The purpose of this study is to investigate the serial changes of liver function parameters and Child-Pugh score (CPs) during a 1-year follow-up period after combination TACE and RFA treatments. The treatments were separated by a time-interval of 0-2 d and were used to treat HCC in patients with liver cirrhosis. The risk factors for aggravation of liver function (rise of CPs) after the treatment were also assessed.

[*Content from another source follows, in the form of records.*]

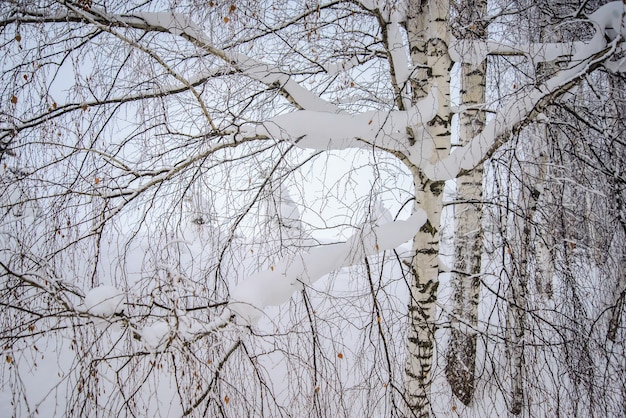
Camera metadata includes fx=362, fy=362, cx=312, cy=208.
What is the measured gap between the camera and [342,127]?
7.23 feet

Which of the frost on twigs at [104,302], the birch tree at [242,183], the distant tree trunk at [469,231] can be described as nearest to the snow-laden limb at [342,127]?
the birch tree at [242,183]

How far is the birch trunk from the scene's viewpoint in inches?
101

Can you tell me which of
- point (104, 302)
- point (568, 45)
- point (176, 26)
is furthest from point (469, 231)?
point (104, 302)

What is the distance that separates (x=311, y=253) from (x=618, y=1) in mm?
2277

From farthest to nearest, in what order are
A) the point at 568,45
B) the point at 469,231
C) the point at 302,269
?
1. the point at 469,231
2. the point at 568,45
3. the point at 302,269

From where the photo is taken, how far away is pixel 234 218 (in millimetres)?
2117

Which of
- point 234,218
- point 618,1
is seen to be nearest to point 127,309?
point 234,218

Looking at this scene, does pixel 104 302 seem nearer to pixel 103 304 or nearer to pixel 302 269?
pixel 103 304

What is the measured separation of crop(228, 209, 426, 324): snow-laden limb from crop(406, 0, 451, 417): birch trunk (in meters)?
0.31

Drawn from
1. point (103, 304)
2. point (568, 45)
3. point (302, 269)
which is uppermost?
point (568, 45)

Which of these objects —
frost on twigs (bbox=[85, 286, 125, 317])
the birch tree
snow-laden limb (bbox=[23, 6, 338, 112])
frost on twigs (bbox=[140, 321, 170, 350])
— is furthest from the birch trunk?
frost on twigs (bbox=[85, 286, 125, 317])

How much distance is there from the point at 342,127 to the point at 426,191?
2.97ft

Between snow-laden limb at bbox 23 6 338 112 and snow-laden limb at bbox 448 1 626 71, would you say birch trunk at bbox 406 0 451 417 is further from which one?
snow-laden limb at bbox 23 6 338 112

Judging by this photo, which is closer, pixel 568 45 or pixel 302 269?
pixel 302 269
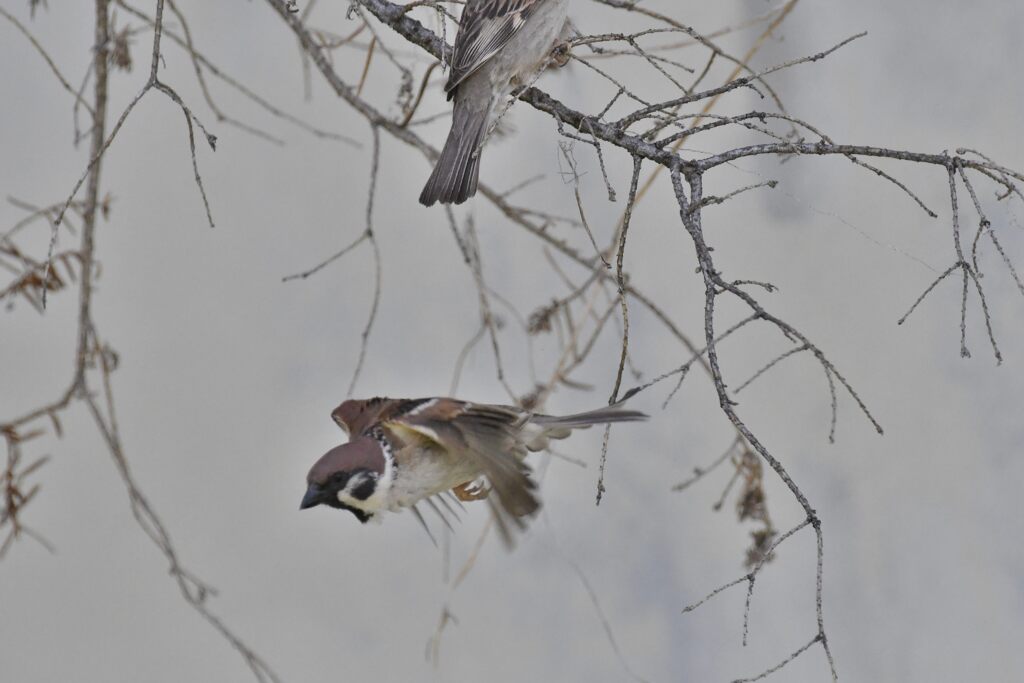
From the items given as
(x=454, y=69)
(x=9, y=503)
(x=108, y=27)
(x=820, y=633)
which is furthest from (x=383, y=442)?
(x=108, y=27)

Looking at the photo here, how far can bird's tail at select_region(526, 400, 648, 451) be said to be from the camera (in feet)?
2.65

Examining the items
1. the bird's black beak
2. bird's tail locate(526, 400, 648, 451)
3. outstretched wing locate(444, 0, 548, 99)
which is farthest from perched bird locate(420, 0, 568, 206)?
the bird's black beak

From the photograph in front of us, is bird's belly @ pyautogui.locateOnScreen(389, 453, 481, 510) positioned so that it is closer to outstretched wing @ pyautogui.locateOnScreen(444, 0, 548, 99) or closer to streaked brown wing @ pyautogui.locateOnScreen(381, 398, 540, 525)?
streaked brown wing @ pyautogui.locateOnScreen(381, 398, 540, 525)

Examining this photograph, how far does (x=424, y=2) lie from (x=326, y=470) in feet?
1.87

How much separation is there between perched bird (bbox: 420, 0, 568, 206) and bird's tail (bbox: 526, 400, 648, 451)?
54cm

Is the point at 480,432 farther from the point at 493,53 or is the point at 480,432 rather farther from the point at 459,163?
the point at 493,53

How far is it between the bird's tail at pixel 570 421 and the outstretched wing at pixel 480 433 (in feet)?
0.05

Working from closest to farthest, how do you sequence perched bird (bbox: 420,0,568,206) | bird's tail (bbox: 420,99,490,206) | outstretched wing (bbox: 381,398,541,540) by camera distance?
outstretched wing (bbox: 381,398,541,540)
bird's tail (bbox: 420,99,490,206)
perched bird (bbox: 420,0,568,206)

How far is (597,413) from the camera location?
2.80 ft

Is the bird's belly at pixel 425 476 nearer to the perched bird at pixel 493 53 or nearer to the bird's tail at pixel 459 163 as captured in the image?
the bird's tail at pixel 459 163

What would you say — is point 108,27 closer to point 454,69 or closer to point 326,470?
point 454,69

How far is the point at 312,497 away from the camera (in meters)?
0.78

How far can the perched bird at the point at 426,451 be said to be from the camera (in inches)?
30.8

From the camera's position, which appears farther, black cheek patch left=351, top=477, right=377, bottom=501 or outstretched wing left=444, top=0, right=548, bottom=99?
outstretched wing left=444, top=0, right=548, bottom=99
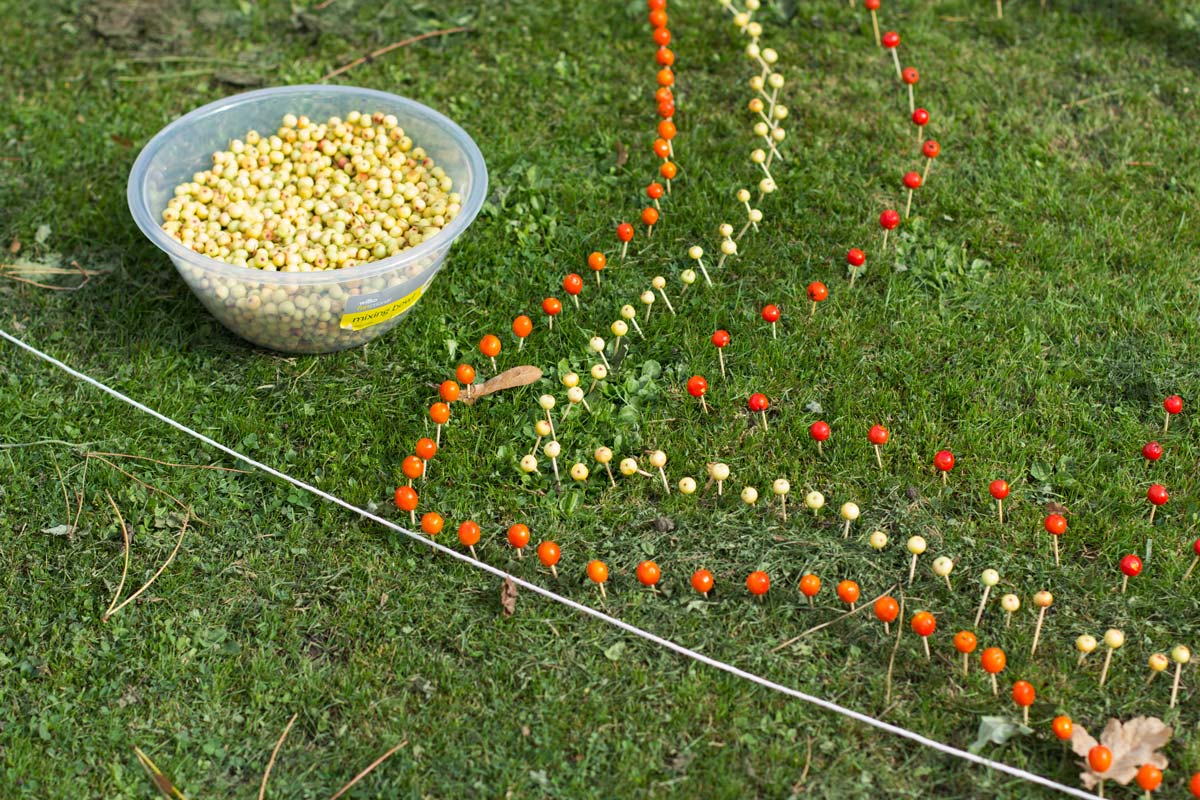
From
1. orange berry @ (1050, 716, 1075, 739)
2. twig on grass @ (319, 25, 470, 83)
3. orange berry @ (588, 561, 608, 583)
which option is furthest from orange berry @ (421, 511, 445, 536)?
twig on grass @ (319, 25, 470, 83)

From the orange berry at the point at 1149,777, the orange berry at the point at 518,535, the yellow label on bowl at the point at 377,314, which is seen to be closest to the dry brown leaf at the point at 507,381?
the yellow label on bowl at the point at 377,314

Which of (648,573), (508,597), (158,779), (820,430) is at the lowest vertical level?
(158,779)

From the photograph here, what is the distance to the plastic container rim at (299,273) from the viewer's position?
11.0 ft

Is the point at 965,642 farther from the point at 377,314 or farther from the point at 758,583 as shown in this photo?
the point at 377,314

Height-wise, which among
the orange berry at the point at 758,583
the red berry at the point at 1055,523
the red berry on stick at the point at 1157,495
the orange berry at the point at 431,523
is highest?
the red berry on stick at the point at 1157,495

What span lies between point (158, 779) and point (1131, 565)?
2.55 meters

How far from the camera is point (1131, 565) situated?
300cm

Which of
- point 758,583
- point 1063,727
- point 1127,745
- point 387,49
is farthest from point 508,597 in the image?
point 387,49

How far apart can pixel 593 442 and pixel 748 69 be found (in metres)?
2.12

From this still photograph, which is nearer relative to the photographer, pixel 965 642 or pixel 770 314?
pixel 965 642

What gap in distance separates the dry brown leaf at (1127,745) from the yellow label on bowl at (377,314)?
2297 millimetres

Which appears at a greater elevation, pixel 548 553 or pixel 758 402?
pixel 758 402

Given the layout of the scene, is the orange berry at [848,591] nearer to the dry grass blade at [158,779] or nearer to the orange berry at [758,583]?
the orange berry at [758,583]

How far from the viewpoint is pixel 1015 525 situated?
129 inches
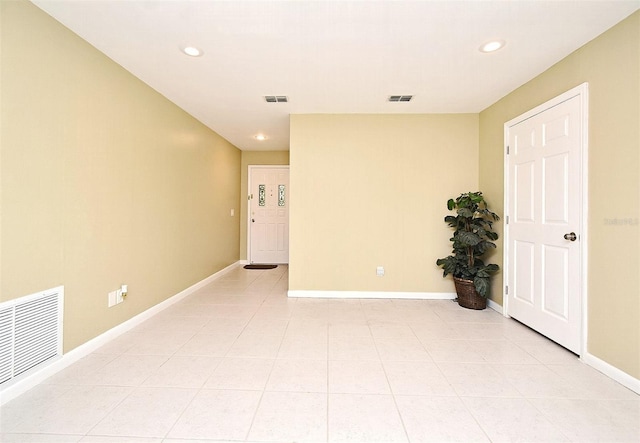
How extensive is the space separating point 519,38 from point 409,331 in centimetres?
255

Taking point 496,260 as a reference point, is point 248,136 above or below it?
above

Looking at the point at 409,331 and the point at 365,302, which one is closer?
the point at 409,331

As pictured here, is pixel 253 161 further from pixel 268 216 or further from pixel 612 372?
pixel 612 372

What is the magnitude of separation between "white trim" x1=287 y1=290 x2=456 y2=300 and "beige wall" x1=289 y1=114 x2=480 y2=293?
54mm

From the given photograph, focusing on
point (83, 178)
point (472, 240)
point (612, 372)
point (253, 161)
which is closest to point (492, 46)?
point (472, 240)

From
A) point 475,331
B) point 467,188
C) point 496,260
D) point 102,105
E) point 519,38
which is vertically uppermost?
point 519,38

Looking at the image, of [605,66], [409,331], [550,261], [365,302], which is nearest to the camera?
[605,66]

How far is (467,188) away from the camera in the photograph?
3.62 m

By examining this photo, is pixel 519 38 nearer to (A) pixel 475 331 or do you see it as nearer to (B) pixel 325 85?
(B) pixel 325 85

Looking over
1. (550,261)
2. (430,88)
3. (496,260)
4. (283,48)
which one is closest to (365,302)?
(496,260)

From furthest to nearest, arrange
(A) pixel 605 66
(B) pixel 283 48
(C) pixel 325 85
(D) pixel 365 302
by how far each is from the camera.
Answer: (D) pixel 365 302
(C) pixel 325 85
(B) pixel 283 48
(A) pixel 605 66

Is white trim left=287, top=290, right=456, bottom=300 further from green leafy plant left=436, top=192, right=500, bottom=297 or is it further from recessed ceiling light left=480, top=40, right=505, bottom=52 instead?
recessed ceiling light left=480, top=40, right=505, bottom=52

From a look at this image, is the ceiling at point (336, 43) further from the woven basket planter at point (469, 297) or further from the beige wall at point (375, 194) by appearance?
the woven basket planter at point (469, 297)

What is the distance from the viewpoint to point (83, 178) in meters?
2.11
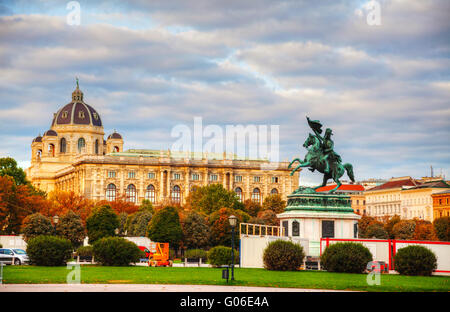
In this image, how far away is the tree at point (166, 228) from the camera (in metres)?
75.4

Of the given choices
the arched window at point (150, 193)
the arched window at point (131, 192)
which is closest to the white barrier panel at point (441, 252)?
the arched window at point (131, 192)

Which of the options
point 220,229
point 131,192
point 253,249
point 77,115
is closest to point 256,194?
point 131,192

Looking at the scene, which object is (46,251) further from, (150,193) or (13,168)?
(150,193)

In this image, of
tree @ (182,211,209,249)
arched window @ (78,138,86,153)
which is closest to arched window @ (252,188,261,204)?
arched window @ (78,138,86,153)

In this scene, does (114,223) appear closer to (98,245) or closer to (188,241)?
(188,241)

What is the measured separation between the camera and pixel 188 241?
7812 cm

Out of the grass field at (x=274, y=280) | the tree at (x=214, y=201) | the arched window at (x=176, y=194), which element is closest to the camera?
the grass field at (x=274, y=280)

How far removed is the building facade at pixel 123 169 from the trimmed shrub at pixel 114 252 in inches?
3866

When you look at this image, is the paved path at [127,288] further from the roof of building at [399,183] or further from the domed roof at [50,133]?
the domed roof at [50,133]

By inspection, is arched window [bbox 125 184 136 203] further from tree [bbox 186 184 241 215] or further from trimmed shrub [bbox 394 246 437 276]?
trimmed shrub [bbox 394 246 437 276]

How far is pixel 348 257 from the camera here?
3859 cm

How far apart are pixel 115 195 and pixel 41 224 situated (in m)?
84.9

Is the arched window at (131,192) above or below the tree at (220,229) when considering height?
above
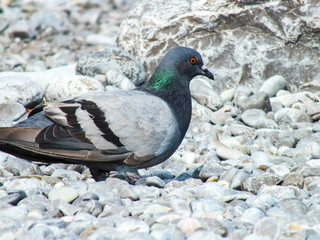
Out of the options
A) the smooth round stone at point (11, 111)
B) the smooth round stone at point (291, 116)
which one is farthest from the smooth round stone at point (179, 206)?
the smooth round stone at point (291, 116)

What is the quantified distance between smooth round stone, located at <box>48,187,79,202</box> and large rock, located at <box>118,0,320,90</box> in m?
4.44

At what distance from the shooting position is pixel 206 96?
7879 millimetres

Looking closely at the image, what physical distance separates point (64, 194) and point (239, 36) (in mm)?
4723

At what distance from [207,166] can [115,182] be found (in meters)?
1.02

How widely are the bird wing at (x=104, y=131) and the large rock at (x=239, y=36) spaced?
11.6 ft

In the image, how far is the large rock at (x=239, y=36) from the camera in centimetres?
810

Between July 2005 and September 2011, a total of 115 consecutive patients with HCC underwent sequential application of TACE and RFA at a time interval of 0-2 days with curative intent at Konkuk University Medical Center, Seoul, Korea. The inclusion criteria of the combined treatment were as follows: (1) patients with a solitary HCC less than 5 cm in diameter or those with two or three nodules each less than or equal to 3 cm in diameter; (2) cirrhosis classified as Child-Pugh classification A or B; (3) absence of vascular invasion or extrahepatic metastasis; (4) absence of severe coagulopathy (i.e., prothrombin activity < 40% or platelet count < 40000/mL); and (5) tumor located at least 1 cm away from the central bile duct. There were 21 patients who received subsequent management for recurrence of HCC (3 patients with local tumor progression at the treated site; 18 patients with distant HCC recurrence) during the 1-year follow up after the initial combined treatment. These 21 patients were excluded from the analysis because subsequent treatment causes additional alteration of liver function. Thus, the local tumor progression rate and distant recurrence rate during 1 year follow-up period were 2.6% and 15.7%, respectively. Ninety-four patients who survived without HCC recurrence were included in this retrospective study for evaluation of serial changes of liver function during a 1 year follow-up after combined treatment of TACE and RFA (Figure 1).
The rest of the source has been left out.